Opera by Louis Spohr

Jessonda is a grand opera (Große Oper) by Louis Spohr, written in 1822. The German libretto was written by Eduard Heinrich Gehe, based on Antoine-Marin Lemierre's 1770 play La veuve du Malabar ou L'Empire des coutumes.

Spohr had been newly appointed Hofkapellmeister in Kassel.

==Performance history==
The first performance was at the Kurfürstliches Hoftheater in Kassel on 28 July 1823 under the direction of the composer.

This opera was performed regularly up to about 1860. While the overture to Jessonda may be heard today in concert performance, the opera itself no longer holds the place it once did in the operatic repertoire.

In February 1980, the Oxford University Opera Club performed this opera in the Oxford Playhouse.

==Roles==

Roles, voice types, premiere cast
| Role | Voice type | Premiere cast, 28 July 1823 Conductor: Louis Spohr |
|---|---|---|
| Jessonda, widow of a Rajah | soprano | Katinka Braun / Wilhelmine Schröder-Devrient |
| Amazili, her sister | soprano | Sophie Roland/Beltheim |
| Nadori, a young Brahmin | tenor | Samuel Friedrich Gerstäcker |
| Pedro Lopez, Portuguese colonel | tenor | Johann Gottfried Bergmann |
| Tristan d'Acunha, Portuguese general | baritone | Franz Hauser/Keller |
| Dandau, chief Brahmin | bass | Eduard Berthold /Friedrich Sebastian Mayer |
| Indian officer | tenor | Johann Ludwig Tourny |
| First dancer | soprano |  |
| Second dancer | soprano |  |

==Synopsis==
In this opera the heroine, Jessonda, widow of the Rajah, must be burned to death on his funeral pyre. Before her marriage she had been in love with a Portuguese general. A young Brahmin, Nadori, is sent from the Hindu temple to bring Jessonda the order for her death, as dictated by their customs. However, he falls in love with her sister, Amazili.
· · · ·
* **Task requirements**
Retype the passage of the Jessonda article word for word, from "Jessonda is a" up to and including "the operatic repertoire.".

* **Given information**
· · · ·
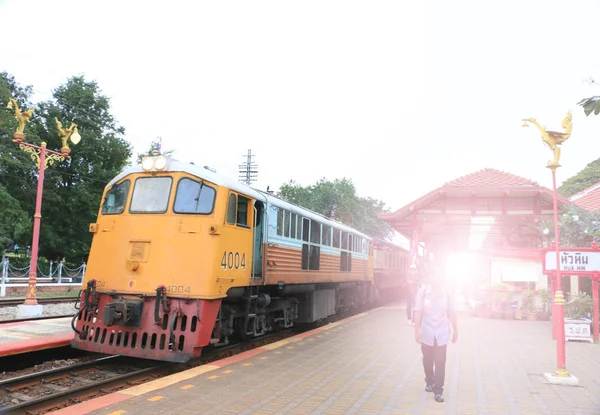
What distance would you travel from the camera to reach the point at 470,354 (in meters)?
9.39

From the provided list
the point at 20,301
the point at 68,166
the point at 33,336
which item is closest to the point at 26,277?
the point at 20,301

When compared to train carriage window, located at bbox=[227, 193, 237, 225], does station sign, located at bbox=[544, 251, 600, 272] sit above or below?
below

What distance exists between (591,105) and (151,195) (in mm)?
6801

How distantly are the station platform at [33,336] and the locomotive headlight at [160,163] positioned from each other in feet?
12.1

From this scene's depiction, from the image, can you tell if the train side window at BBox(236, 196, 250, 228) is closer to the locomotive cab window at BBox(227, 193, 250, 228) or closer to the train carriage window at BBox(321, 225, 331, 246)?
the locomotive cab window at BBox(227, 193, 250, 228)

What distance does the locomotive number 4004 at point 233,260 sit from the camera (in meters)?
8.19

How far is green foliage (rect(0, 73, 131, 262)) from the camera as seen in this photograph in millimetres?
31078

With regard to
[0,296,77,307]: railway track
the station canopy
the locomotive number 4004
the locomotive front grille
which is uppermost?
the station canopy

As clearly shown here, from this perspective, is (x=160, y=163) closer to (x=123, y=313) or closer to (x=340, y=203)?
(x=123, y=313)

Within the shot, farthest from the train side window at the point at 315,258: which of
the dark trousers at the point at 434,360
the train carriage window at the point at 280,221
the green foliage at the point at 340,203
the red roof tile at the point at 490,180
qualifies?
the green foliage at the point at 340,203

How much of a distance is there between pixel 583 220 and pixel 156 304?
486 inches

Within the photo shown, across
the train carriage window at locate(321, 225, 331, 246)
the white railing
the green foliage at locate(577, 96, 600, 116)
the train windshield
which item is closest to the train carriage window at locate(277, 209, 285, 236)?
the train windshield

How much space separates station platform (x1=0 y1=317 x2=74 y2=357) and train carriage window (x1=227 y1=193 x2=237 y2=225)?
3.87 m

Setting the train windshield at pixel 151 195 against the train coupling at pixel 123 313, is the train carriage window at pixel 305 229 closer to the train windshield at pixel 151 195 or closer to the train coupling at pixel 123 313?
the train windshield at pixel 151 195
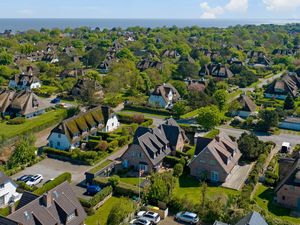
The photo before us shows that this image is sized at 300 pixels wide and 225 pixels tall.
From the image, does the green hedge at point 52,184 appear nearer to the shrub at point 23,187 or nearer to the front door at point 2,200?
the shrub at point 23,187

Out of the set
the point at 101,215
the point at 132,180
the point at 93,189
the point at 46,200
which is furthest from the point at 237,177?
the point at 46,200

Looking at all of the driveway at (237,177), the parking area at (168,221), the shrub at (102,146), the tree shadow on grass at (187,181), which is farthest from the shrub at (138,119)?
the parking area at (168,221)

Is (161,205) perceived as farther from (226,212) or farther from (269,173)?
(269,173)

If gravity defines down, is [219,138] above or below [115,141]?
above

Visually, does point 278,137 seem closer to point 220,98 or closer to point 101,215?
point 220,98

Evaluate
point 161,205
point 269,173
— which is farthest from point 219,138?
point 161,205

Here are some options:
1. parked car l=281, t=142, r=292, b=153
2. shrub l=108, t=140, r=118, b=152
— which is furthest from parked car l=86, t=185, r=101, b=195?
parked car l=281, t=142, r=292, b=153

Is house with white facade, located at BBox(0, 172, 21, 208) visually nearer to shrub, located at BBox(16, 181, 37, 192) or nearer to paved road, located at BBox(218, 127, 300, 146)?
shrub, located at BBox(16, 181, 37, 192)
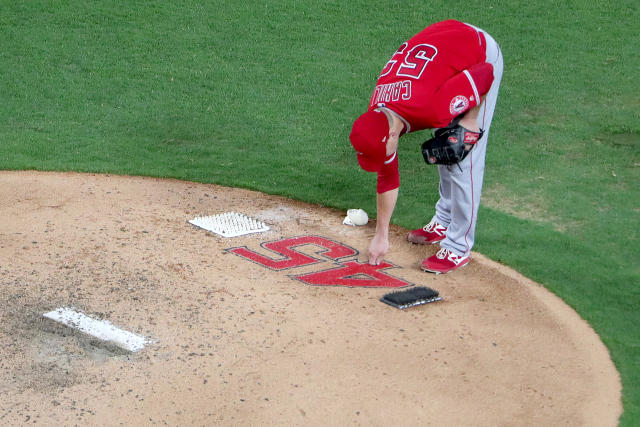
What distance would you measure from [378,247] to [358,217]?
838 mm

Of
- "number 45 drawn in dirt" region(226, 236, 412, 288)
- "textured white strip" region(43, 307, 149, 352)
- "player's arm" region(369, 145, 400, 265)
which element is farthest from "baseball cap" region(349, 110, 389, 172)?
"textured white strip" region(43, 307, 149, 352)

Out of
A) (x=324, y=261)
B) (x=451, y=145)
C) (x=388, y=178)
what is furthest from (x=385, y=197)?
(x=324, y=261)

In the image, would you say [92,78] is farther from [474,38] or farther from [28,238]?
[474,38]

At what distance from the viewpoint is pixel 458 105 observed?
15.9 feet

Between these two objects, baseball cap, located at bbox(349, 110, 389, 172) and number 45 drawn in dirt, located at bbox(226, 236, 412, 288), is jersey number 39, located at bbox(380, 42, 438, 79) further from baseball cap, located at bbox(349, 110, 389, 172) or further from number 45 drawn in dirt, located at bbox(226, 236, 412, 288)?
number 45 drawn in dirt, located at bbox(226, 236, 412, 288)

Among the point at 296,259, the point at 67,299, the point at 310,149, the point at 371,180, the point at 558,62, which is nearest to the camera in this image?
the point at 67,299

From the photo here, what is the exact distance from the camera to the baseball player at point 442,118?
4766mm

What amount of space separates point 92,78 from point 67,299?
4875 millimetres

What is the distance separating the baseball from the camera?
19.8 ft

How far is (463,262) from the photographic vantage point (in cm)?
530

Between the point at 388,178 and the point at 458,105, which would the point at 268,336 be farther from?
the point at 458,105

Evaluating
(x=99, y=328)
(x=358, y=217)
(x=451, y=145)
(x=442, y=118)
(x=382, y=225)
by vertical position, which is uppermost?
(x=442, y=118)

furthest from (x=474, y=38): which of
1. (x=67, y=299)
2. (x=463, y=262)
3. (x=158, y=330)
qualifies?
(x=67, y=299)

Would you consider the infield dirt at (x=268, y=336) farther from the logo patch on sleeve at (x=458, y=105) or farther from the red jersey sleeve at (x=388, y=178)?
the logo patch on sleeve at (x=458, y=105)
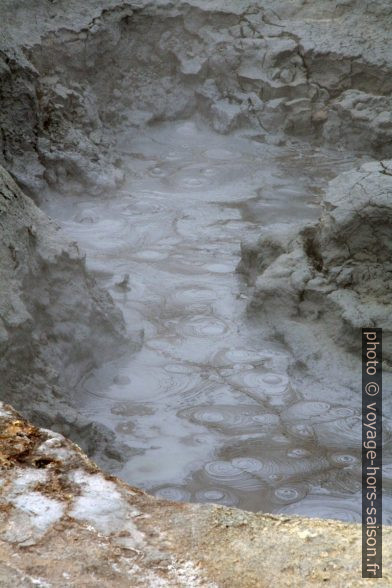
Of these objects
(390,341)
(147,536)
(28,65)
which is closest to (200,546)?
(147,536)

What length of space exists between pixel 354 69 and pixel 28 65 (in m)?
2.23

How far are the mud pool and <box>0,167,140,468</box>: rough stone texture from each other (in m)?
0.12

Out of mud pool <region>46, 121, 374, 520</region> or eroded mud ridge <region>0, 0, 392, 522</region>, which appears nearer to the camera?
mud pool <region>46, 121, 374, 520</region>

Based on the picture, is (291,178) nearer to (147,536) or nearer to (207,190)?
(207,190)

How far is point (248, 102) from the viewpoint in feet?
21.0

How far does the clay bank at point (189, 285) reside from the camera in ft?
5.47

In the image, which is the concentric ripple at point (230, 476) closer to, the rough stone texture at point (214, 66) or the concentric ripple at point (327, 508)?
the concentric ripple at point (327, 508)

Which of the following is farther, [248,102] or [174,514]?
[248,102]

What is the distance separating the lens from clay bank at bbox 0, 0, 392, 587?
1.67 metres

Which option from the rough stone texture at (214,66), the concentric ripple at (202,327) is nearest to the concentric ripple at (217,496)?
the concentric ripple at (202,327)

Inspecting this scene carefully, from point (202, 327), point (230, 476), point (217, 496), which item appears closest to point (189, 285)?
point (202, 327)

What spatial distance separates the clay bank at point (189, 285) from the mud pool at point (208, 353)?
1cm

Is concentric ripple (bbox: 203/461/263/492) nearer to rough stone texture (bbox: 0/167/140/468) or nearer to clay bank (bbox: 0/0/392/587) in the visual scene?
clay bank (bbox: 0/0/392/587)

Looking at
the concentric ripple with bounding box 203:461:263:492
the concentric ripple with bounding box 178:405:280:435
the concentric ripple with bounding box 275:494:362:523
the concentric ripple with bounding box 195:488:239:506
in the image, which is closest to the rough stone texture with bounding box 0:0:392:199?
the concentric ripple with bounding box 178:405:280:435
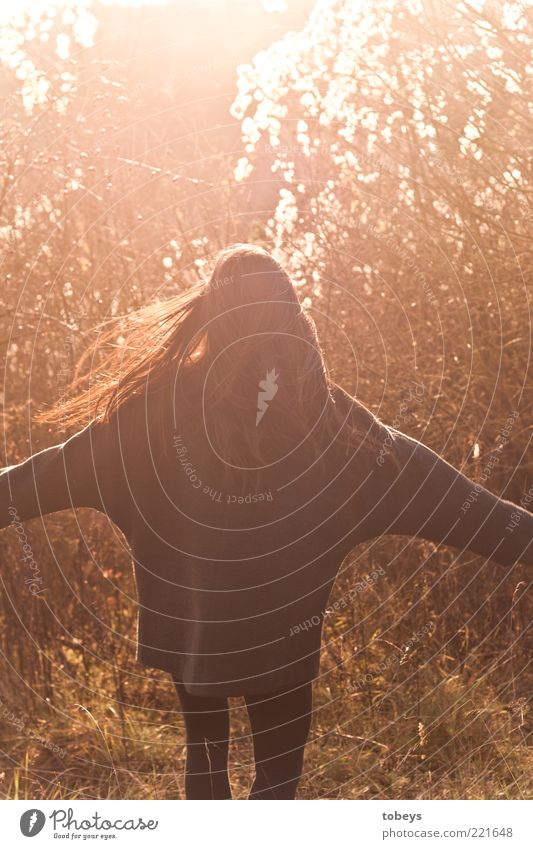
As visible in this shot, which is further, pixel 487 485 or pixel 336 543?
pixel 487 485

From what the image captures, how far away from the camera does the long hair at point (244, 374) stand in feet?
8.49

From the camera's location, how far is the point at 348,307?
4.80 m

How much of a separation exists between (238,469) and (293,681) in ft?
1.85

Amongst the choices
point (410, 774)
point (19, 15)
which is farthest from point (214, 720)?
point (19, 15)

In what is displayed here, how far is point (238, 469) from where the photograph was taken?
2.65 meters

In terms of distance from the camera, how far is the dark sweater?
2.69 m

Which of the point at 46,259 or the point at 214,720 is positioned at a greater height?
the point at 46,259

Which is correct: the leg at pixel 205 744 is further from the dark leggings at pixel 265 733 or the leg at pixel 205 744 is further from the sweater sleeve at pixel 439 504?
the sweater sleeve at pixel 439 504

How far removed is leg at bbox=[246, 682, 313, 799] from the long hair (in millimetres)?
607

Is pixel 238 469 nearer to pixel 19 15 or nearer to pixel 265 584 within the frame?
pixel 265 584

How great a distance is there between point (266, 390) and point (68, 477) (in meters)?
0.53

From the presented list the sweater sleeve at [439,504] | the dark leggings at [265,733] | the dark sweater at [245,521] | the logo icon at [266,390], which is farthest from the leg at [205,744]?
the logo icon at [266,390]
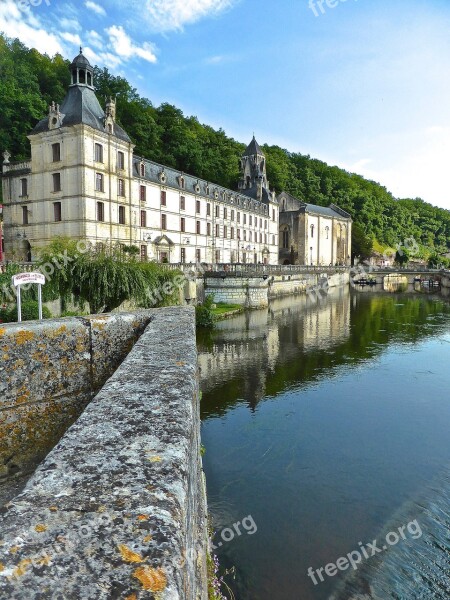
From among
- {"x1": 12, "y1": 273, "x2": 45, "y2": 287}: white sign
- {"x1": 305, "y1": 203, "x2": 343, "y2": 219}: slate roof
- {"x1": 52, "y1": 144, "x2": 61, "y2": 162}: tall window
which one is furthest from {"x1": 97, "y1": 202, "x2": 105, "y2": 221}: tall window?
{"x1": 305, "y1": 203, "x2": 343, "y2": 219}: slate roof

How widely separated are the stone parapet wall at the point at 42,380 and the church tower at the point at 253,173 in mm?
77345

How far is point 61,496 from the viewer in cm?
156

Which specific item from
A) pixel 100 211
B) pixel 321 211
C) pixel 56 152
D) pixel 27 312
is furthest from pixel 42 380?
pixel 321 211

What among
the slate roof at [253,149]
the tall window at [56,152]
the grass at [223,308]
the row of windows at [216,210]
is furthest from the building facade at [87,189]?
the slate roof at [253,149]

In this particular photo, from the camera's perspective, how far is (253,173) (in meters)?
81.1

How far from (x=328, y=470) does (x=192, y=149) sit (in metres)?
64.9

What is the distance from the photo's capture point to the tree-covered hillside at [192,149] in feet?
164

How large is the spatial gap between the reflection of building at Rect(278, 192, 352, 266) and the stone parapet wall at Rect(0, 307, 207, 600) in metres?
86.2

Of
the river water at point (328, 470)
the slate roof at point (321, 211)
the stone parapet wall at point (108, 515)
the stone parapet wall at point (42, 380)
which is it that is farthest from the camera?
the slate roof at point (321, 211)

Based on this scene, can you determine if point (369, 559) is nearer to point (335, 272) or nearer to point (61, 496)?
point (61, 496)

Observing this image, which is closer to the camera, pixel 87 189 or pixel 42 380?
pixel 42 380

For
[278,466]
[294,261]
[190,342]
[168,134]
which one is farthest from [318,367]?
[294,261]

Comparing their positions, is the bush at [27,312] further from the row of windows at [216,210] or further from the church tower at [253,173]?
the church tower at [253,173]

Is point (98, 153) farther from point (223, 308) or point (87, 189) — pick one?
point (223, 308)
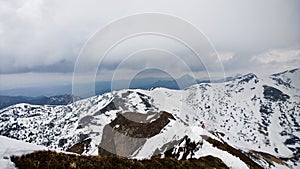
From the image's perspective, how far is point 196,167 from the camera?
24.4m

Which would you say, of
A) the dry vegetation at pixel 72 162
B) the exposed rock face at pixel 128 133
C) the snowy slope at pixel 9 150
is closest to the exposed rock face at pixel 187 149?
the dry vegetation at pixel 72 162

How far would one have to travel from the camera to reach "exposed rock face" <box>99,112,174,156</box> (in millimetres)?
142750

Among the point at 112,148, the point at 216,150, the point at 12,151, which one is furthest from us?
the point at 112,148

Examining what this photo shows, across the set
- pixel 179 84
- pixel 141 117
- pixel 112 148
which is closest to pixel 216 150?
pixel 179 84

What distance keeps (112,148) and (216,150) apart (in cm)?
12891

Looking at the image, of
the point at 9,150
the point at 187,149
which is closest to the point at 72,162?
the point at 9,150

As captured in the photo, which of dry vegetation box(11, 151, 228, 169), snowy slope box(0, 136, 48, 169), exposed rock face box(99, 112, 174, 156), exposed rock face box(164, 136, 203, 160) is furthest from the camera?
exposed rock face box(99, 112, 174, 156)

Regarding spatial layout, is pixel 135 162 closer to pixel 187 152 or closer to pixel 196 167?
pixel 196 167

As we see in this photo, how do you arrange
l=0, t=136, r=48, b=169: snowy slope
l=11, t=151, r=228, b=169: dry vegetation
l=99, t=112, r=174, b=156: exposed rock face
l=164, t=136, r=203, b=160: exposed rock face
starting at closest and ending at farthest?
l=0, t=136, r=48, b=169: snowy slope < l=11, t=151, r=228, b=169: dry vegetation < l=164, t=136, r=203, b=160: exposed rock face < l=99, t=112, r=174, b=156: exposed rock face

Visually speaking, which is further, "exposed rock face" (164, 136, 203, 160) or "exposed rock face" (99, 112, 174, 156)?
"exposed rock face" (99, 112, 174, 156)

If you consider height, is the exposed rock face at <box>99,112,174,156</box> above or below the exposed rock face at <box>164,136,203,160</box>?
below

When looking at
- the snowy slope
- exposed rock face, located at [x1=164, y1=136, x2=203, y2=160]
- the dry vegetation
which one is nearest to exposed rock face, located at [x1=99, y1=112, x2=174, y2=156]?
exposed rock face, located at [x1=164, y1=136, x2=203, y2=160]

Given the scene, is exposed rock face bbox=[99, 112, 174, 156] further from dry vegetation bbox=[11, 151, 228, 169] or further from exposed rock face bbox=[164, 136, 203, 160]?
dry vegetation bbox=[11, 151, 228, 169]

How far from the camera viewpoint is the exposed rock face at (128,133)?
· · · ·
* **Solution for this task**
Jessonda is a grand opera (Große Oper) by Louis Spohr, written in 1822. The German libretto was written by Eduard Heinrich Gehe, based on Antoine-Marin Lemierre's 1770 play La veuve du Malabar ou L'Empire des coutumes.

Spohr had been newly appointed Hofkapellmeister in Kassel.

==Performance history==
The first performance was at the Kurfürstliches Hoftheater in Kassel on 28 July 1823 under the direction of the composer.

This opera was performed regularly up to about 1860. While the overture to Jessonda may be heard today in concert performance, the opera itself no longer holds the place it once did in the operatic repertoire.